Peut-être aurait-il fallu que Dorian Rossel s’affirme et incarne son geste jusqu’à prendre l’audace de renommer l’oeuvre monstre de François Truffaut. Et alors peut-être aurait-il fallu l’appeler ainsi : La mécanique du coeur. Car c’est ici le risque et l’avantage du geste : en inscrivant sur les affiches ces trois mots, « Le dernier métro » du metteur en scène s’inscrit dans une dynamique double d’appropriation de l’oeuvre et de délaissement de celle-ci au profit d’un public qui ne souhaiterait finalement rien plus que de voir sur les planches une insipide transposition mot à mot de ce film aux dix César, lui laissant la primeur de questionnements aussi absurdes qu’oublieux sur la présence des fantômes de Catherine Deneuve et Gérard Depardieu sur les planches.

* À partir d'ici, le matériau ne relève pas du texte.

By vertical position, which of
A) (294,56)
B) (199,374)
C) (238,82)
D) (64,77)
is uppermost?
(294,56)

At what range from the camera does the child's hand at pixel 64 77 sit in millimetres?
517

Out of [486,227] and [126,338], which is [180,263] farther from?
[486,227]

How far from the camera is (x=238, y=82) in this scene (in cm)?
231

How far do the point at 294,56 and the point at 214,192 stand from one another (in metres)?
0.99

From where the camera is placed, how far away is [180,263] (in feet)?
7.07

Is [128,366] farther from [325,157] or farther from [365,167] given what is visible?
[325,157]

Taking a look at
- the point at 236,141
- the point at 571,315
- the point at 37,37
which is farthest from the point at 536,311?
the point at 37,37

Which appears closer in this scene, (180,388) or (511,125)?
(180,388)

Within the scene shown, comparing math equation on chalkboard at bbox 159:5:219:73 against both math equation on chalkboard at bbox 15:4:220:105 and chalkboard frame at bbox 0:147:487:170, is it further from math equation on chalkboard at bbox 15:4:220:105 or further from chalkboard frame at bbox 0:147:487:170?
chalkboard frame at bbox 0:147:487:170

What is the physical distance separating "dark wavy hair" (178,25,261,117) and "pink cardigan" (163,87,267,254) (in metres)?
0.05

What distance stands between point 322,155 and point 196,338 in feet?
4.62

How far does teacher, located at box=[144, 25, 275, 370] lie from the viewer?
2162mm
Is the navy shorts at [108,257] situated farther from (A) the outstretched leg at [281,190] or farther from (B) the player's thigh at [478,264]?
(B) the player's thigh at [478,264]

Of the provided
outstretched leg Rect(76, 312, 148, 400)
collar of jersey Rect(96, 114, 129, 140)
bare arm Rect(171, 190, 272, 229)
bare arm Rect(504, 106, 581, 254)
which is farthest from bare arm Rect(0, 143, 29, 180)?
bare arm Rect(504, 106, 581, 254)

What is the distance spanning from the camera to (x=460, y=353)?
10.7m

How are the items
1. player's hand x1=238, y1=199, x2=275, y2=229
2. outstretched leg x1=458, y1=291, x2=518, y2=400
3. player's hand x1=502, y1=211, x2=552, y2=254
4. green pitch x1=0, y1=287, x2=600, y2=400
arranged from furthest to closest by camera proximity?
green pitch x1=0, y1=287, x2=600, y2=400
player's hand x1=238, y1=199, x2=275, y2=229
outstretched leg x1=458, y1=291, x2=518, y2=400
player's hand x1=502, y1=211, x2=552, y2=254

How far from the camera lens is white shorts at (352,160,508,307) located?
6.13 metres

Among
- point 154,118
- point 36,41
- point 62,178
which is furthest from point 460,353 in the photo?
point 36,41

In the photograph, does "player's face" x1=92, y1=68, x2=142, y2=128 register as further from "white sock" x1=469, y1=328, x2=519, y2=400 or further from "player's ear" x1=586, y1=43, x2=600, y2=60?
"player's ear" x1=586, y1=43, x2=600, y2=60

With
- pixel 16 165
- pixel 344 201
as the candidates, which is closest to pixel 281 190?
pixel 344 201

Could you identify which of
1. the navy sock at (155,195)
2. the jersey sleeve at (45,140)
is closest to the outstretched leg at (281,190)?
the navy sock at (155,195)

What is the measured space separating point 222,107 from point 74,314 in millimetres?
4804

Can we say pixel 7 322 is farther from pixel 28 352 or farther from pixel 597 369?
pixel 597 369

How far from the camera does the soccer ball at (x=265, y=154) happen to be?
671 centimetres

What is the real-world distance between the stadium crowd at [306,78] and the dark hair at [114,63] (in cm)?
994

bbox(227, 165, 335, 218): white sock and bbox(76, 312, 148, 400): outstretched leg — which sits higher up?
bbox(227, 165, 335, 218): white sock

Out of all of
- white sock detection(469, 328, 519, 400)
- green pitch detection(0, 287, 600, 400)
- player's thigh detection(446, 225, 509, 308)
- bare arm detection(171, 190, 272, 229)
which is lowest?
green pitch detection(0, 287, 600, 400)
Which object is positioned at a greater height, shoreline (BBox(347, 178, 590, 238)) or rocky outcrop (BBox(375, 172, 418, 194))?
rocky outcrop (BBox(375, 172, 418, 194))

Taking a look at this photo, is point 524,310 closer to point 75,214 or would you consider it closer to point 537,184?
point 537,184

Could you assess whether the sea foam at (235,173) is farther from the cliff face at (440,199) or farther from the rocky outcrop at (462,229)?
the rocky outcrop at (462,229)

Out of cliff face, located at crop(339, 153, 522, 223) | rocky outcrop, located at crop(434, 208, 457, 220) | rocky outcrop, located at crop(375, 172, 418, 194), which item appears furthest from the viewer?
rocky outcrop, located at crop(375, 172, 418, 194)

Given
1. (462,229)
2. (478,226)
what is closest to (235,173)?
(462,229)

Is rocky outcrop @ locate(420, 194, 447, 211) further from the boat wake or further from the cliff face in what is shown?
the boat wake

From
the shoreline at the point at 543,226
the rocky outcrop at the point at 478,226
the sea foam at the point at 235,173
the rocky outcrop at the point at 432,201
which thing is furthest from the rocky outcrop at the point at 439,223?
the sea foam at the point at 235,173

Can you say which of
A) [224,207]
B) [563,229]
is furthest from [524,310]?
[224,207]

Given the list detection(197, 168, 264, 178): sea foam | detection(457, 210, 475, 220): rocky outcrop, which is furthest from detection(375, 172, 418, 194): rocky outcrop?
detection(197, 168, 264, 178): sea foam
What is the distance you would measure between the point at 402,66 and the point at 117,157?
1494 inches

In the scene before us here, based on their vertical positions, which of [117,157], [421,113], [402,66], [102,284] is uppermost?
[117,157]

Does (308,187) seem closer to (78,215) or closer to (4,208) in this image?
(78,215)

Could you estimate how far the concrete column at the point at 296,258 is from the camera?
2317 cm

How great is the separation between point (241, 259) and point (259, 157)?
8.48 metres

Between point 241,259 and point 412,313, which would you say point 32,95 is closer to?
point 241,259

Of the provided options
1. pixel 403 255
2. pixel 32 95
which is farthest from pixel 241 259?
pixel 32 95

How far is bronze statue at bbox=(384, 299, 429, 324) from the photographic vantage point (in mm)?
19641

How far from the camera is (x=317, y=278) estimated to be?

Absurdes et oublieux, oui, tant la proposition de Dorian Rossel est ailleurs, non dans l’imitation mais dans la mimesis au sens où sa cohérence ne tient pas à sa fidélité envers l’oeuvre du cinéaste de la nouvelle vague, mais bien plutôt en la vérité des sentiments qu’il y attache. Ainsi qu’Auerbach le considère au sujet de la littérature, il faut aborder le geste de ce metteur en scène au travers des détails qui font de la proposition, non seulement une croyance en la beauté du film de Truffaut, mais surtout une déclaration d’amour en la capacité d’un certain théâtre à être le médium de la joie quand elle manque au quotidien. Partant de là, à ceux qui se demandent où sont Deneuve et Depardieu, il conviendra de répondre : partout, nulle part.
Partout dans l’idée, tant ce qui fait l’essence de ces personnages est respecté : la dualité de Marion Steiner d’un côté, quand elle est interprétée par Julie-Kazuko Rahir et Delphine Lanza sur le plateau, et tant de l’autre côté, le souffle de vie inépuisable de Bernard Granger émane à chaque instant de la diction et de la gestuelle de Fabien Coquil. Mais partout aussi et surtout dans les faits, car il ne faut pas oublier que plus que dans le cinéma, la démarche de François Truffaut s’inscrivait dans un désir de mise en lumière de la puissance du théâtre et de ses mots. Un désir que l’on retrouve ici d’abord alors qu’Erik Gerken fait dire à la peau de Lucas Steiner qu’il habite, sa croyance en la nécessité de n’écouter que la résonance du théâtre quand le monde extérieur ne permet pas de vivre du bonheur que l’on souhaite. Un désir que l’on retrouve aussi ensuite dans la façon qu’à Dorian Rossel de faire son théâtre : un théâtre de troupe, quand la distribution regroupe quinze comédiens, et un théâtre de vie surtout, quand la scénographie n’est faite que de quelques éléments qui sans cessent rappellent qu’à l’origine de l’art étaient les tréteaux. Les tréteaux, oui, et non la caméra. Des comédiens, oui, et non des stars de cinéma. Autrement dit tout ce qui fait la mécanique du théâtre. Et celle du coeur de Dorian Rossel.